In many countries including Belgium, France, Finland, Norway and Turkey trans individuals who do not wish to undergo gender reassignment surgeries and sterilization are not allowed to change the gender on their birth certificate.
"Compulsory requirements such as sterilisation, divorce and gender reassignment treatments upon which gender legal recognition is made dependent, violate the rights of trans people to equality before the law, to private and family life, to freedom from degrading treatments and to the highest attainable standards of health," said Perolini.
Background
The Trans Murder Monitoring (TMM) project (Respect versus Transphobia), which monitors, collects and analyses reports of homicides of trans people worldwide, revealed in November 2012 a total of 1,083 reported killings of trans people in 56 countries worldwide from January 2008 to November 2012.
Amnesty International refers to transgender, or trans, people as individuals whose gender expression and/or gender identity differs from conventional expectations based on the physical sex they were assigned at birth. Trans is a political umbrella term that is used to describe a wide range of identities, experiences and people whose appearance seem to conflict with the binary gender norms of society, including transsexuals, transgender, travesti, gender queers, cross dressers, drag queens, drag kings and many more.
The International Classification of Diseases (ICD-10) adopted by the World Health Organization in 1990 includes under the category "gender identity disorders" transsexualism, dual-role transvestitism and gender identity disorder of childhood.

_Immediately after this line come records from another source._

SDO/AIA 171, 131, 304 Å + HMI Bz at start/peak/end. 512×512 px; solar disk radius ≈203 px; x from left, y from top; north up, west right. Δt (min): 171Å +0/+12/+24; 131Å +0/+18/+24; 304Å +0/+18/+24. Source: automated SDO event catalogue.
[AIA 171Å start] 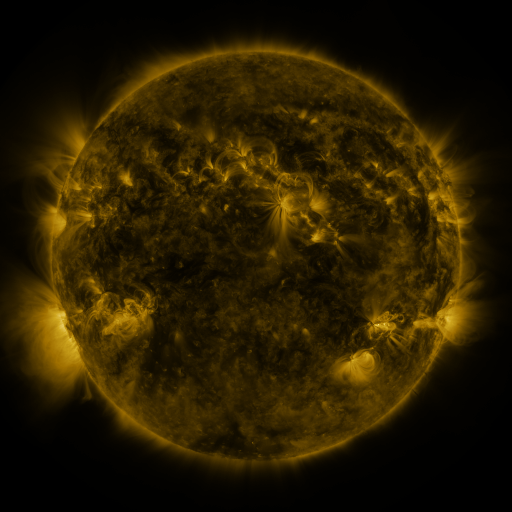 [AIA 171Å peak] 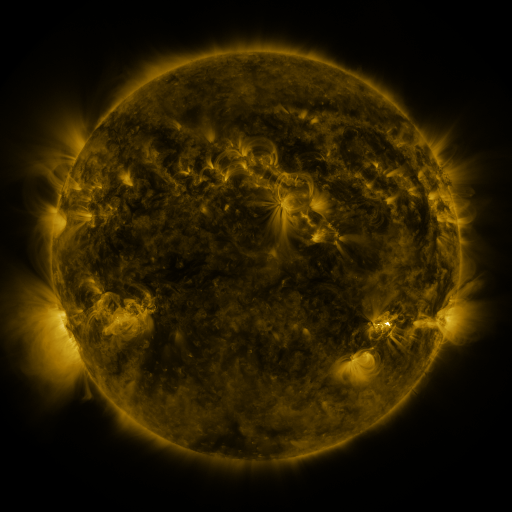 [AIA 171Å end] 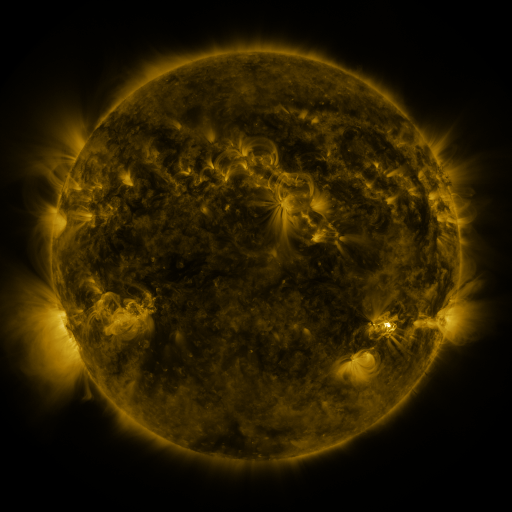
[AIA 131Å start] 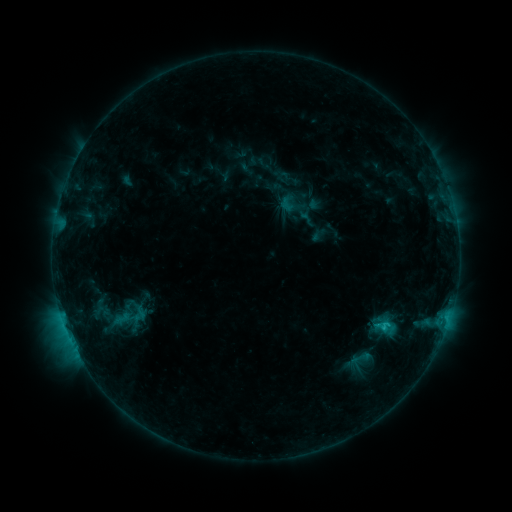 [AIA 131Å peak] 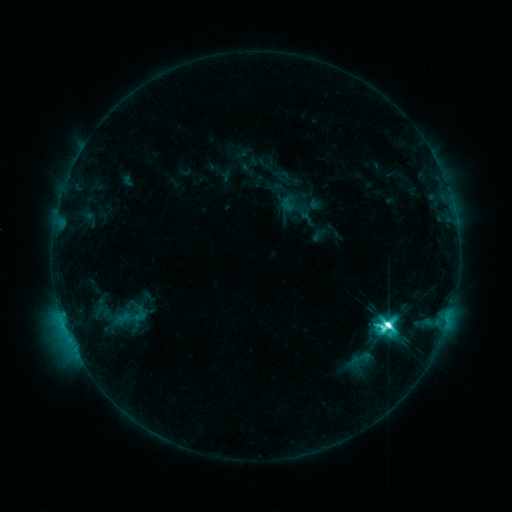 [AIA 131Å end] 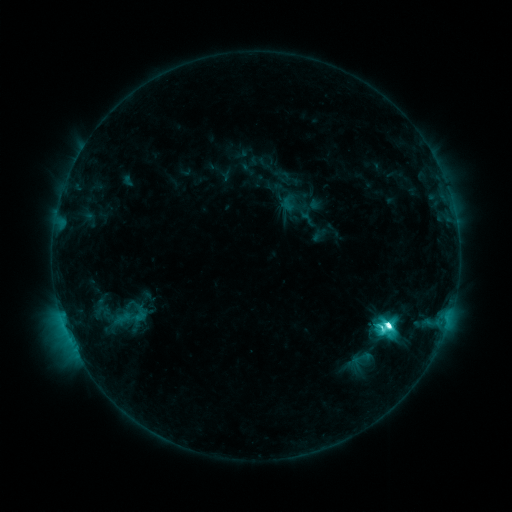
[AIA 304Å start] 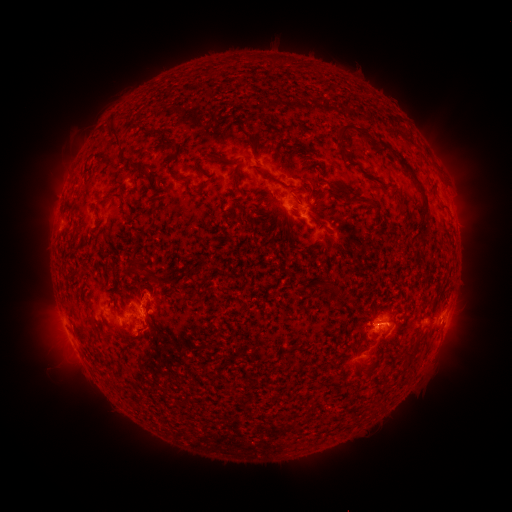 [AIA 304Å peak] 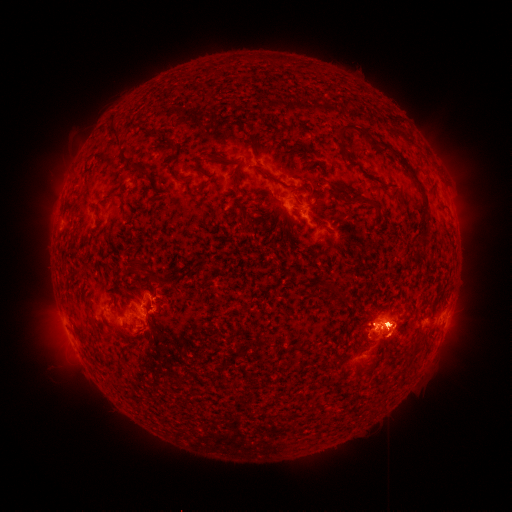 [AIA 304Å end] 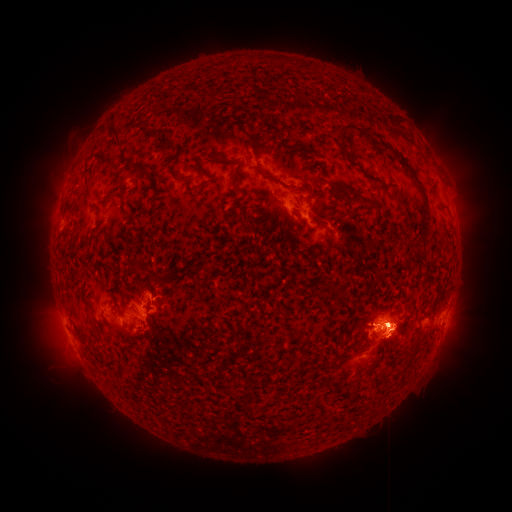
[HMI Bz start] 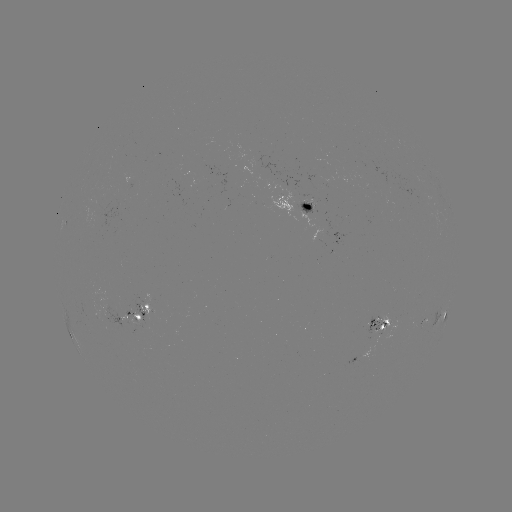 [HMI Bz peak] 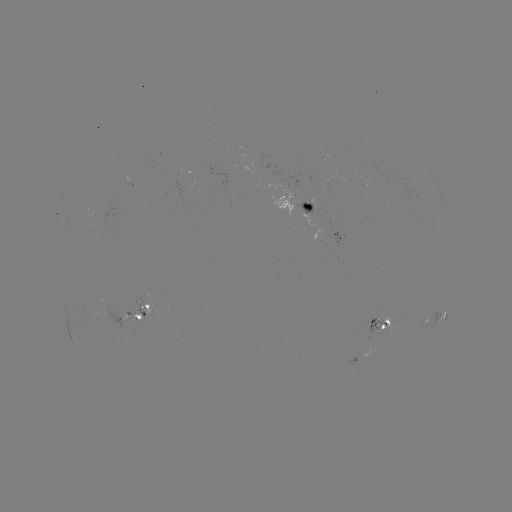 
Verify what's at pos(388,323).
M2.3 flare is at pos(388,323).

The Diagnostic and statistical manual of mental disorders (DSM IV, American Association of Psychiatrists, 1994) includes "gender identity disorders", "transvestic fetishism". Amnesty International supports the removal of the classification of gender identities as mental disorders in the DSM and ICD and the reclassification of only those relevant aspects of transgender-related health care in a non-stigmatizing manner to facilitate access to health care.
Amnesty International is a worldwide movement of people who campaign for internationally recognized human rights for all. Our supporters are outraged by human rights abuses but inspired by hope for a better world - so we work to improve human rights through campaigning and international solidarity. We have more than 2.2 million members and subscribers in more than 150 countries and regions and we coordinate this support to act for justice on a wide range of issues.